[Extracted material — start]

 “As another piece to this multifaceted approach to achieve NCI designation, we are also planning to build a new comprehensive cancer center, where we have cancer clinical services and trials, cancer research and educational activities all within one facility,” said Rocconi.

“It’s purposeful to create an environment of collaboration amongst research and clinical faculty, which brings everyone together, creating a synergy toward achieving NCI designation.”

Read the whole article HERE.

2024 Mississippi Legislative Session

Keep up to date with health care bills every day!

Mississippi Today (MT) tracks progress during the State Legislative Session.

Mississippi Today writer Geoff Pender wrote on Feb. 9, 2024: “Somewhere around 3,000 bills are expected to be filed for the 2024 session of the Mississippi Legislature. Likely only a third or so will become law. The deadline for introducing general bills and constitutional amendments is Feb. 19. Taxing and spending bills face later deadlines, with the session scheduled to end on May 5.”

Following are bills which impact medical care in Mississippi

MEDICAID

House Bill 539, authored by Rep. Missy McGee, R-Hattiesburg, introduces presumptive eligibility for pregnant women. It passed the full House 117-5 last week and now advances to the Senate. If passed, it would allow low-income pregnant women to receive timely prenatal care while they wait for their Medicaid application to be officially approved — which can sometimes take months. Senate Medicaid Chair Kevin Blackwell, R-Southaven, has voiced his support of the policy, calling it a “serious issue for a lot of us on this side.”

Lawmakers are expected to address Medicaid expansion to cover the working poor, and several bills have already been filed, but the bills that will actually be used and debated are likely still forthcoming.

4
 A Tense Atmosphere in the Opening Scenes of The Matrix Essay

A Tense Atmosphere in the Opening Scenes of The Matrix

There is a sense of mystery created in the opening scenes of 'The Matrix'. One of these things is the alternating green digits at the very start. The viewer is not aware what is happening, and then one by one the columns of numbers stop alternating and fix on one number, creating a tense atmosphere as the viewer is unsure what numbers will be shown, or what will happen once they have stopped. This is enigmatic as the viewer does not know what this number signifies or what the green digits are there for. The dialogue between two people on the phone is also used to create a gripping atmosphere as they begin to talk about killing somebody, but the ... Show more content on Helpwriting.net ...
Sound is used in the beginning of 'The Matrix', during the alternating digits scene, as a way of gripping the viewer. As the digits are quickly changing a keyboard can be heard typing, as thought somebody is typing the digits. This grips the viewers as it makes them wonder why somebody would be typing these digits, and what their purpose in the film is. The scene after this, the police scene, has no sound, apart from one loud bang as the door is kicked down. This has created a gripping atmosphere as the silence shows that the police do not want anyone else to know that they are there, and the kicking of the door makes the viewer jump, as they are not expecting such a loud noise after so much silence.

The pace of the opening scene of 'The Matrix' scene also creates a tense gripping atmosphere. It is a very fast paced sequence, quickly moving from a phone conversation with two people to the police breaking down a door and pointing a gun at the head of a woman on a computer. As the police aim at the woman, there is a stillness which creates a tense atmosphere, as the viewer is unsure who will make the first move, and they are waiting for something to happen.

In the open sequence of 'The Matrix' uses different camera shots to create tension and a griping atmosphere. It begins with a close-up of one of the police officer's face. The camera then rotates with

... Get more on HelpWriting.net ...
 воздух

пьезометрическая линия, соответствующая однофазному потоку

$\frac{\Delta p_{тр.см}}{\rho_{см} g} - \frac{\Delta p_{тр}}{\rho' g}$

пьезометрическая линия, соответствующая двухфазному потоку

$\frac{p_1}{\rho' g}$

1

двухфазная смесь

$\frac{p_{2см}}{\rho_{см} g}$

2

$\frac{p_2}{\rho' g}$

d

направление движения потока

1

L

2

[Extracted material — finish]

-- Required work --
Your answer should be the lines of the records that hold the string "clinical".

-- Result for this task --
 “As another piece to this multifaceted approach to achieve NCI designation, we are also planning to build a new comprehensive cancer center, where we have cancer clinical services and trials, cancer research and educational activities all within one facility,” said Rocconi.
“It’s purposeful to create an environment of collaboration amongst research and clinical faculty, which brings everyone together, creating a synergy toward achieving NCI designation.”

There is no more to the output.